There are plenty of occasions over the winter when our reindeer experience truly arctic conditions and so for me anyway in winter they become our ‘snow deer’. Part of the Cairngorm herd spends the winter on the Cromdale hills, which are situated to the north east of the Cairngorm mountain massif. Despite not being as high as the Cairngorms and so not quite the same exposure to wintry weather, the Cromdales still get their fair share of snow and so our ’snow deer’ here can experience pretty wild conditions.
These are a few photos taken a couple of years ago when in blizzard conditions our snow deer were quite at home. Not sure the same can be said for me!
There are no winter conditions that drive these animals off the hill. They have incredible soft thick coat which provide all the insulation they need against the cold. Their broad flat feet make it both easy for them to walk across the snow and dig down through the snow to their favourite winter food, lichen and in blizzard conditions they face the prevailing wind which keeps their coats ‘flat’ and so trapping air between the hairs to create another insulating layer.
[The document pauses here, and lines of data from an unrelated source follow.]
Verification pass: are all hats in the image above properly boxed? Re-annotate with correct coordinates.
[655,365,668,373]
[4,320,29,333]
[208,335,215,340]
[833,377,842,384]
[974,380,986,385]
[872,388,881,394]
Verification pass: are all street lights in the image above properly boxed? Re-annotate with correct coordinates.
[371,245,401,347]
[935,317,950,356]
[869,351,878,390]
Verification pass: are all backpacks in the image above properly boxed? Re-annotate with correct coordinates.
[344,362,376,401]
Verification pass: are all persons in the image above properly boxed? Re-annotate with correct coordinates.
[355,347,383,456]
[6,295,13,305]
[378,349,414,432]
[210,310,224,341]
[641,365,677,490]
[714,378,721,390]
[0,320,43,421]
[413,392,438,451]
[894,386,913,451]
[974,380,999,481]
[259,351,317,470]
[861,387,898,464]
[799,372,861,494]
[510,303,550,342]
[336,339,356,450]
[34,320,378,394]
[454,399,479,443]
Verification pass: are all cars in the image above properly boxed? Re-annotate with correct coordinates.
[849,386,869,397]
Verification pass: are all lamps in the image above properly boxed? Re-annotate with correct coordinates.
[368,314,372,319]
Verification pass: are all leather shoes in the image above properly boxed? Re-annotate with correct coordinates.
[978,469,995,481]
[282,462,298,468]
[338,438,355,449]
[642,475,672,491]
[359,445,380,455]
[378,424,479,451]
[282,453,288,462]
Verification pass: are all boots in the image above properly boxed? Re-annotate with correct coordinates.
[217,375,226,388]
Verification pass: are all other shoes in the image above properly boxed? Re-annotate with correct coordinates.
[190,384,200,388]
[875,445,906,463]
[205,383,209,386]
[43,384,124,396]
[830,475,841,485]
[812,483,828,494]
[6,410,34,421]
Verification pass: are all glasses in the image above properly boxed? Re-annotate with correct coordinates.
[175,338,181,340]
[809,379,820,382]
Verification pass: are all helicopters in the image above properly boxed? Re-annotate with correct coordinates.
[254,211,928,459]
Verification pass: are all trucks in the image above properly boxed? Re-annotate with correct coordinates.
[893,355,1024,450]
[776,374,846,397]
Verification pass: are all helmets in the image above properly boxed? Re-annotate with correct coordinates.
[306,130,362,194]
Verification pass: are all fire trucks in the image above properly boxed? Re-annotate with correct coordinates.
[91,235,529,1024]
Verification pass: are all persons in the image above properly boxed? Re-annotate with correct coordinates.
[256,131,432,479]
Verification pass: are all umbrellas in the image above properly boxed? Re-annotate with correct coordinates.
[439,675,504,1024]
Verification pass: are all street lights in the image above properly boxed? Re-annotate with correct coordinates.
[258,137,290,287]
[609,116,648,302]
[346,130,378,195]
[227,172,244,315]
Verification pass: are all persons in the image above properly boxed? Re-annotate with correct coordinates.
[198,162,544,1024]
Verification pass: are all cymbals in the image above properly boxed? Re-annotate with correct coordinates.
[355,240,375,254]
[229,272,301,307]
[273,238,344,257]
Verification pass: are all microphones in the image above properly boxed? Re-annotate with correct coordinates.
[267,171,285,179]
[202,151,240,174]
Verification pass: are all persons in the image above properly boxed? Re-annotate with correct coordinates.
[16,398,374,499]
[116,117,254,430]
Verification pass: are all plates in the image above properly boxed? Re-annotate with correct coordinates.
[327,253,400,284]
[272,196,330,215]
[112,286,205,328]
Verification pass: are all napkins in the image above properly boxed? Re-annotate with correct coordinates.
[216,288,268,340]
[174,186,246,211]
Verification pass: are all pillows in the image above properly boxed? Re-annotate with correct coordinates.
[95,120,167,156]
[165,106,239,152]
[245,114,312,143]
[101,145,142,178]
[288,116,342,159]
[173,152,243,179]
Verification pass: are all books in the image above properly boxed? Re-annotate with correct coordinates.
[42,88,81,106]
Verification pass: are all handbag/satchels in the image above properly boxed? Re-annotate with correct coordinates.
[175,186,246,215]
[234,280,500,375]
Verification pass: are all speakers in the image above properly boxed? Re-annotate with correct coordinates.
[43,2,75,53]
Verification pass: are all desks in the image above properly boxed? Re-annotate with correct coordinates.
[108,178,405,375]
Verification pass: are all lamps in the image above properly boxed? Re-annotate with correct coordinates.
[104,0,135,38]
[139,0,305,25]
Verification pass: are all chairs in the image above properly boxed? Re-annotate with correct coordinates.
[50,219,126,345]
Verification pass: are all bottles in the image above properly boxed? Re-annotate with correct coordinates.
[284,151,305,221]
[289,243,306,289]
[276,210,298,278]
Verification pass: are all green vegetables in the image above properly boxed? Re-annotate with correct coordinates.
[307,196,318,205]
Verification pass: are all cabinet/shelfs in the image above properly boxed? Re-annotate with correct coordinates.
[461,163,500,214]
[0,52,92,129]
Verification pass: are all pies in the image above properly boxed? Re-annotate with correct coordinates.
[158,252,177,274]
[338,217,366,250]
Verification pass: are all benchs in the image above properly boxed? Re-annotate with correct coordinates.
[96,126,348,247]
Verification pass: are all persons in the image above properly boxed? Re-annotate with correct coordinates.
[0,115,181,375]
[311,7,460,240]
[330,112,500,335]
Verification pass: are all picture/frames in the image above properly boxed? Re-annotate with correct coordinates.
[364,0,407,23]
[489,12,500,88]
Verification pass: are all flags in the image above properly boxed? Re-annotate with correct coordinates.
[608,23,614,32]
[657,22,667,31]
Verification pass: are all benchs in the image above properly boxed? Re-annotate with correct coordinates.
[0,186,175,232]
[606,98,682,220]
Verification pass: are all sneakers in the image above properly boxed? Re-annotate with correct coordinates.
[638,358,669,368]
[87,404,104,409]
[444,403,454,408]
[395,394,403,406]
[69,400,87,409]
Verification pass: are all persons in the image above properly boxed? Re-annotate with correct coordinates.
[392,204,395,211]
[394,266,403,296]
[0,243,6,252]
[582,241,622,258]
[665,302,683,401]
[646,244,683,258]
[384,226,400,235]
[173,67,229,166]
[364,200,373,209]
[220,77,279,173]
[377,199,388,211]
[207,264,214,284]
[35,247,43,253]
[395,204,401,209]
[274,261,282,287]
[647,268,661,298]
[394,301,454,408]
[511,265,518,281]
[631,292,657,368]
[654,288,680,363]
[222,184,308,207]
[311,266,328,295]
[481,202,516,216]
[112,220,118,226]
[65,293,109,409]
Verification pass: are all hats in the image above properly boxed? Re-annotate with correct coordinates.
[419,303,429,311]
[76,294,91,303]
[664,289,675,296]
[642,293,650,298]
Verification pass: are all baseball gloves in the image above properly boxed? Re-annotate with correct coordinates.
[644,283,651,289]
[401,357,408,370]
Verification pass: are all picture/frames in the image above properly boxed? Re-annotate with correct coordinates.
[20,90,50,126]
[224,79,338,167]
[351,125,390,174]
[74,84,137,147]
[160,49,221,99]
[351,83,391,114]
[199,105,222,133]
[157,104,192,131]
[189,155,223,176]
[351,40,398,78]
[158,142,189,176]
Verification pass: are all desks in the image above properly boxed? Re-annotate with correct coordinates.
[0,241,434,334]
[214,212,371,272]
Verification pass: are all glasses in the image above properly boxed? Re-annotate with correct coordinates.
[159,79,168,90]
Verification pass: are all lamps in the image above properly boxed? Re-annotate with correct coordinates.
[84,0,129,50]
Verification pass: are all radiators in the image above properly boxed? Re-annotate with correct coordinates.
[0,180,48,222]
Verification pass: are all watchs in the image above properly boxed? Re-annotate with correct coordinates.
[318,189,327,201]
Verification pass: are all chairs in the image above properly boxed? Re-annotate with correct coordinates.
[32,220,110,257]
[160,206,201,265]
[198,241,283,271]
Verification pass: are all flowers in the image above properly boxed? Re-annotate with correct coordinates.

It does mean though that they end up with ‘ice packs’ on their foreheads.
Knowing how well adapted they are to snow, many people ask me whether reindeer like the milder weather we have come to experience more of in recent years. Indeed as I write this today, the 24th January 2016 the day is decidedly ‘spring like’, there’s no snow, no wind or rain, the grass is looking quite green and I can wander around outside without a jacket on. As far as our reindeer are concerned I suspect it just makes it easier for them, as they don’t need to expend energy digging down through the snow to find food. But that’s not to say they wouldn’t prefer to be lying on a soft bed of snow.